Wednesday, August 02, 2006
Writing web services contract first using WSCF
Web service gurus will always tell you to write web services "contract first". This means defining the schema for your service types, your messages and wsdl definitions before creating your implementation, which is the exact opposite of what you do when you work with Microsoft's tools. The visual studio way of doing it treats the wsdl as a behind-the-scenes artifact that the developer shouldn't need to worry his little head about. If you're using the Visual Studio tool set end-to-end you don't need to be bothered with wsdl or any of the other nasty angle bracket stuff to do with web services. The problem comes when you need to support interoperability with non dot net applications, then attributing your dot net types to produce the correct wsdl schema can be quite tricky. It would be much nicer if you could write your schemas, message definitions and wsdl first and then generate most of the boiler place asmx code from the wsdl.

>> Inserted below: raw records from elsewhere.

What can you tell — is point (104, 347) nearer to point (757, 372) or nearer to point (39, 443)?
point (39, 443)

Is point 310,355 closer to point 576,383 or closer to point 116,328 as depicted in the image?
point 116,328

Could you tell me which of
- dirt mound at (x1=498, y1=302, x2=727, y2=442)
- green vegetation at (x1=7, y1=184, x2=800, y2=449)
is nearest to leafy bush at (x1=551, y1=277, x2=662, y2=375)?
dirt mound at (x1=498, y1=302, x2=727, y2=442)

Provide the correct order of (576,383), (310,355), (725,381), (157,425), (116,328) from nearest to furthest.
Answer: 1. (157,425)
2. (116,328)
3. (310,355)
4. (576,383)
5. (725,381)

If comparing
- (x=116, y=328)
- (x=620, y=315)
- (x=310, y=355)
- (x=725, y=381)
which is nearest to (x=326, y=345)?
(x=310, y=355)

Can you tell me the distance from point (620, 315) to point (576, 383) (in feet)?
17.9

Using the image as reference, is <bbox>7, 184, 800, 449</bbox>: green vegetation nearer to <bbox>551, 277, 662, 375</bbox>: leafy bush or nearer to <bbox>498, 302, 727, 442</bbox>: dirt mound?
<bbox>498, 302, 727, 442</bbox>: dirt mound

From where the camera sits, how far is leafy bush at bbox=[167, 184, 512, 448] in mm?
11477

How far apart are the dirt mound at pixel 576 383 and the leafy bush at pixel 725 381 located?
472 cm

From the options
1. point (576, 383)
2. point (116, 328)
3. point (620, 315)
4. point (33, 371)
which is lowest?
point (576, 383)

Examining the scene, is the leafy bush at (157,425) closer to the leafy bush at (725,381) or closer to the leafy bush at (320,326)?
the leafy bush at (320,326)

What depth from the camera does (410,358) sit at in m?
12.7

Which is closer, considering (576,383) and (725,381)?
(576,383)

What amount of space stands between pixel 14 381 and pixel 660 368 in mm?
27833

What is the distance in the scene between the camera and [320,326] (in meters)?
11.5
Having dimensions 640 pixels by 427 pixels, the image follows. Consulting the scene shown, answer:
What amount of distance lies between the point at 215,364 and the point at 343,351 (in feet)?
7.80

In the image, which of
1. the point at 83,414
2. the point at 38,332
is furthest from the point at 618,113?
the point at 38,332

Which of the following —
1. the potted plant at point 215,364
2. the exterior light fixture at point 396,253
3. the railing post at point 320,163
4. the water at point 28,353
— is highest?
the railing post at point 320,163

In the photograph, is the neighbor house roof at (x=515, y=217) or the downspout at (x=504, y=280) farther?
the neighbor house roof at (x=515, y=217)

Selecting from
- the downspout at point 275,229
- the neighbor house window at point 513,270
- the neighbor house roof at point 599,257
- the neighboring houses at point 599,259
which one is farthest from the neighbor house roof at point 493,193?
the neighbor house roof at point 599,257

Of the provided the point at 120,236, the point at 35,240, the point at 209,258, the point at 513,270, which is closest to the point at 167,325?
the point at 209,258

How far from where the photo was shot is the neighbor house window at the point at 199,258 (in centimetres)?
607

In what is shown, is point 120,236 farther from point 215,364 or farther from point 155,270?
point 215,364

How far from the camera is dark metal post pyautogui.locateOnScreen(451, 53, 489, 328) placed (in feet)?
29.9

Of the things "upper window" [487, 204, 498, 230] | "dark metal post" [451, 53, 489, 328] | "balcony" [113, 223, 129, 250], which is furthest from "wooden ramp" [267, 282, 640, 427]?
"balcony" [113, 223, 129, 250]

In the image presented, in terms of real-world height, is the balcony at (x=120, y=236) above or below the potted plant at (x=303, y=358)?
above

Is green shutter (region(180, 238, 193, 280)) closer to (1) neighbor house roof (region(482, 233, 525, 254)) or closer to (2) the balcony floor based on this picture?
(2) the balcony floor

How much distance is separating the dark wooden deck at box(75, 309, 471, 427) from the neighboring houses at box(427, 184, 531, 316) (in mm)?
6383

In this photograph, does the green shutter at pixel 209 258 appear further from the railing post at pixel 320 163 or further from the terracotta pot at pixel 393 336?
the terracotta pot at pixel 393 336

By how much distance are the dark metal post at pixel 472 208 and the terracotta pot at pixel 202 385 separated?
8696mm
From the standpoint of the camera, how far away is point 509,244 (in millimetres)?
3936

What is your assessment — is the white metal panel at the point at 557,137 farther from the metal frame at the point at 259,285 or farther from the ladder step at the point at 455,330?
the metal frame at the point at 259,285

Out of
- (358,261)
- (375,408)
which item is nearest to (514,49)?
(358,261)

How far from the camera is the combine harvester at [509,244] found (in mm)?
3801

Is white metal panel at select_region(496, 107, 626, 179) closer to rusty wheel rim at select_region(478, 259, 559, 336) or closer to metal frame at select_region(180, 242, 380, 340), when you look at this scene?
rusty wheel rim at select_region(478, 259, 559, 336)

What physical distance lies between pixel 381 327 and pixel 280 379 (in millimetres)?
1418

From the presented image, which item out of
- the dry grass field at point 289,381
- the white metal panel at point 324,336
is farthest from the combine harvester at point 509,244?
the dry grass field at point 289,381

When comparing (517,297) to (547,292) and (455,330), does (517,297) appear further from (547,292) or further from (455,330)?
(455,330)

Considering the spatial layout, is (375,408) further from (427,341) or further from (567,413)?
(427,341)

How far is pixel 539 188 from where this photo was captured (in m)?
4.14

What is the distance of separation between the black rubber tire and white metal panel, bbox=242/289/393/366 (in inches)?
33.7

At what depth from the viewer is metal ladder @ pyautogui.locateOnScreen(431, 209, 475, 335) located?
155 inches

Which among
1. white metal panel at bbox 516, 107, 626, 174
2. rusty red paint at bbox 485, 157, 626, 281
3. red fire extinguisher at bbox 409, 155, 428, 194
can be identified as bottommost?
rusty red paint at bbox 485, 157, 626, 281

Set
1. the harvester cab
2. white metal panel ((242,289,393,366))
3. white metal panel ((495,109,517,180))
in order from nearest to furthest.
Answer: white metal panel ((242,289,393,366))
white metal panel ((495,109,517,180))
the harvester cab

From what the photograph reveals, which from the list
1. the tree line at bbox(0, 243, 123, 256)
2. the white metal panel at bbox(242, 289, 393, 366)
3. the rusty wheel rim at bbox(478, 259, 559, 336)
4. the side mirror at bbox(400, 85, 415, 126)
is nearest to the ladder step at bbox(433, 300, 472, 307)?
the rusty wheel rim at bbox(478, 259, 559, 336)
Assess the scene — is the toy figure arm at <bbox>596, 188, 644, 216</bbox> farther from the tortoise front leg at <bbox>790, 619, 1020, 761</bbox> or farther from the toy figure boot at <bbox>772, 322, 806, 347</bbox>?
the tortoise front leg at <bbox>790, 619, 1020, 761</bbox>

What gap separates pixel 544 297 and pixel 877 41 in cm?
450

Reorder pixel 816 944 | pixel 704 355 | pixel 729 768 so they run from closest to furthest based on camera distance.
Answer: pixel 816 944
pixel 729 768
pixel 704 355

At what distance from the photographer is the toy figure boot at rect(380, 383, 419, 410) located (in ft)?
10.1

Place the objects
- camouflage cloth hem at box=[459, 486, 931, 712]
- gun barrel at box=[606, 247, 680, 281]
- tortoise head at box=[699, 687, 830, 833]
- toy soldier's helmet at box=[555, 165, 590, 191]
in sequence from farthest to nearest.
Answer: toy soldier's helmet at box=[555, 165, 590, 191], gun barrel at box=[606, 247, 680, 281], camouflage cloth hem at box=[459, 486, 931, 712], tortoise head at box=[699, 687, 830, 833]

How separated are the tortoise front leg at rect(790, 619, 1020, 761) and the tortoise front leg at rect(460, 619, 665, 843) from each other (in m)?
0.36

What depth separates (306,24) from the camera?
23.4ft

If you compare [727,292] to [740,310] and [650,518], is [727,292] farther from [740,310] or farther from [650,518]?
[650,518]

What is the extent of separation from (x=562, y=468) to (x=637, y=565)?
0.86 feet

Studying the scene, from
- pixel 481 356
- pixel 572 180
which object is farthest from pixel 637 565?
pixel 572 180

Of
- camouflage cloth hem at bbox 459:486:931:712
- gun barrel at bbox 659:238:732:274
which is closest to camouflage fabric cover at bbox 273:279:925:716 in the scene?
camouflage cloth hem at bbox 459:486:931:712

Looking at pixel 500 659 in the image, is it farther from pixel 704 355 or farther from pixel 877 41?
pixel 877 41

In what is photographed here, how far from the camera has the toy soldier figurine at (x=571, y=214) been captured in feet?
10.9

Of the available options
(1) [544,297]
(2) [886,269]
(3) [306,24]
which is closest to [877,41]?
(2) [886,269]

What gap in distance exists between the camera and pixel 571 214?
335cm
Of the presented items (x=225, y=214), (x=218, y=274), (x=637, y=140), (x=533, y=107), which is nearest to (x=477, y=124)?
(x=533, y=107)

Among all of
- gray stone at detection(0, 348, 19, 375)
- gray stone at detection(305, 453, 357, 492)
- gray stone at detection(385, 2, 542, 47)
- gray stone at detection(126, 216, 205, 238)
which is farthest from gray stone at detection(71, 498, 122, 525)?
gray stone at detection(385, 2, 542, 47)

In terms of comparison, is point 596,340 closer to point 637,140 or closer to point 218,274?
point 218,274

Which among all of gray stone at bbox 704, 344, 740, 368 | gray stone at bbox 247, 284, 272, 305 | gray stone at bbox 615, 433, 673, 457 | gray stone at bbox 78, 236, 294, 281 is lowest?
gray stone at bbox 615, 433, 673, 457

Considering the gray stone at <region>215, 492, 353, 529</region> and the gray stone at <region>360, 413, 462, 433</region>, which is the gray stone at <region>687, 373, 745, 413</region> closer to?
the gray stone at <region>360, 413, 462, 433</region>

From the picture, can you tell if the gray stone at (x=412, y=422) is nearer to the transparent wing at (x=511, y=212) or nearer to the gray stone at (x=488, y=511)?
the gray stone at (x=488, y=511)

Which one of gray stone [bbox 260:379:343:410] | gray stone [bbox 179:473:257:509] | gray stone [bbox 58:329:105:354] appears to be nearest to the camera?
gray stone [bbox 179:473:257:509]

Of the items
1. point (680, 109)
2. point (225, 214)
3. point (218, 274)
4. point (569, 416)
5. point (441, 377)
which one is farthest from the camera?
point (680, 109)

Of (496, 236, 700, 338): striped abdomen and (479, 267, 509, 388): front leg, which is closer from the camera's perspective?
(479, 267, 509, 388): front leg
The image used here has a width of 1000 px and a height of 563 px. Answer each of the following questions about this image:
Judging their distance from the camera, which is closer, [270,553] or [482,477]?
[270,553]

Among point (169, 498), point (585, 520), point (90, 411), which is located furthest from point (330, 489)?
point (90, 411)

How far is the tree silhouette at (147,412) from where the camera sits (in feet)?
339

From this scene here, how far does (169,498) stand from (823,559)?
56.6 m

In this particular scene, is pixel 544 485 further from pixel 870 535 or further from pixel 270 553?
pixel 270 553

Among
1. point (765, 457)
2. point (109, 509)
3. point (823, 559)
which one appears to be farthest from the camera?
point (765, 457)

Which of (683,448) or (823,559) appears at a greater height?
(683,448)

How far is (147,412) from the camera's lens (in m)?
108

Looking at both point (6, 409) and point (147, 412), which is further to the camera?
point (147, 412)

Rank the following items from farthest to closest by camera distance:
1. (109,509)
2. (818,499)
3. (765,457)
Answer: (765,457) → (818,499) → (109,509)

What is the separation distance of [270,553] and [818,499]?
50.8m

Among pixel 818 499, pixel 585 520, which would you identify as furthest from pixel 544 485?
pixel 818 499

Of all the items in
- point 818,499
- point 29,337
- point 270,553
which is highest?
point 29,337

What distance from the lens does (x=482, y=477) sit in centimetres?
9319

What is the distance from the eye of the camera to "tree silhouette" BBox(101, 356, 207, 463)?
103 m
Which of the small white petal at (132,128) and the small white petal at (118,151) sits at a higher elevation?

I was recently introduced, by the software architect where I'm contracting at the moment (hello Shelly), to WSCF (Web Service Contract First) which is a free tool that does just that. It's a free download from thinktecture, they're the consultancy headed by Ingo Rammer the remoting guy. It works as a visual studio plug in, all you have to do is write your xsds that define your types and messages (I use xml spy for doing that) and then you just right click on the message xsd file in the solution explorer, and choose 'Create WSDL Interface Description', a nice wizard pops up where you choose some defauls and then whoosh, there's your wsdl. After you've got the wsdl file you can right click on it and choose 'Generate Web Service Code', again a nice wizard pops and before you know it, you've got all your service types and framework generated in C#. Very nice.
Thinktecture have also gone to the effort of writing a really nice walk-through for WSCF that gets you up and running really fast, it only took me a couple of hours to produce my first web service with this method yesterday.